Electronic cell counting by means of a resistor
Electronic cell counting by means of a resistor
Digest the monolayer culture with trypsin, or take a sample from the suspension culture; prepare a coverslip and add the cells to the small chamber of the hemocyte counting plate. Count the cells under a microscope and calculate the cell concentration.
Operation method
Title: Scheme 21.2 Electron cell counting experiment by means of a resistor
Principle
The cell samples were diluted in electrolyte (saline or D-PBSA ) and transferred to the lower part of the perforated tube, allowing 0.5 ml of the sample solution to flow through the counter to count the number of cells in it. Move makings For more product details, please visit Aladdin Scientific website.
Sterile: cell culture, D-PBSA, 0. 2 5 % crude trypsin, growth medium
Non-sterile: counting cups
Procedure
1. Digest cells in monolayer culture with trypsin or collect samples from suspension culture. Mix the cell suspension well so that it is as well dispersed as possible into individual cells.
2. In a 25 ml beaker or one of the sample cups, dilute the cell suspension with counting liquid at 1 : 50 to 20 ml. The use of an automated disperser (Fig. 5.20 ) will speed up the dilution and will result in better reproducibility.
Caution Rapid dispensing of the counting solution will create air bubbles that will be counted as cells as they pass through the wells. Therefore, the counting solution should be allowed to stand for a while before counting begins. If the solution is dispensed first and then the cells are added, the likelihood of bubbles is minimal.
3 . Mix the cell suspension well and transfer it to the bottom of the perforated tube, making sure that it covers the small wells and that the external electrode in the sample cup is below the level of the counting solution.
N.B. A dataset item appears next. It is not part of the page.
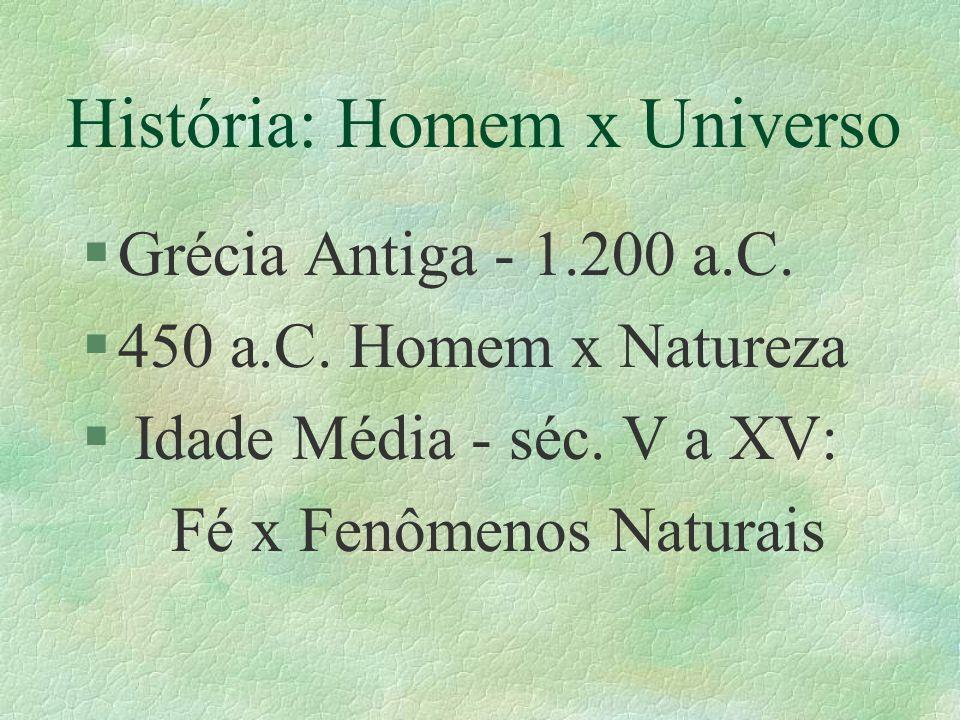 História: Homem x Universo §Grécia Antiga - 1.200 a.C. §450 a.C. Homem x Natureza § Idade Média - séc. V a XV: Fé x Fenômenos Naturais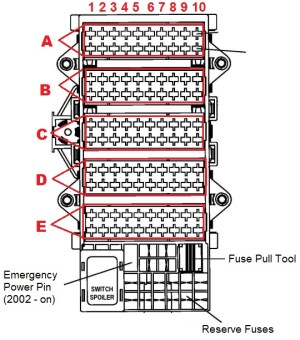 1997 to 2006 – 911 (996) Fuses Box Diagram and Amperages List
4 . Check the program settings:
(a) Threshold setting (the lower limit of cell size is usually 7. 0um ).
(b) Assay volume (usually 0.5 ml);
(c) Background removal (as required);
(d) Dissolution setting (e.g., 50 if 0.4 ml of D-PBSA in 20 ml is counted).
5. Check the visible analog display
(a) Ensure that all cells are within the set critical range;
(b) Check for cell viability or cell fragmentation (indicated by the shoulder of the curve or by a histogram below the lower limit of the normal threshold).
(c) Check for aggregation of cells into clusters (i.e., particles appearing above the normal size range).
6 . Initiate the counting program.
7 . When the counting cycle is complete, the distribution of cell sizes will appear on the analog display (Fig. 21.4). The number of cells per milliliter can be obtained by converting to the digital display.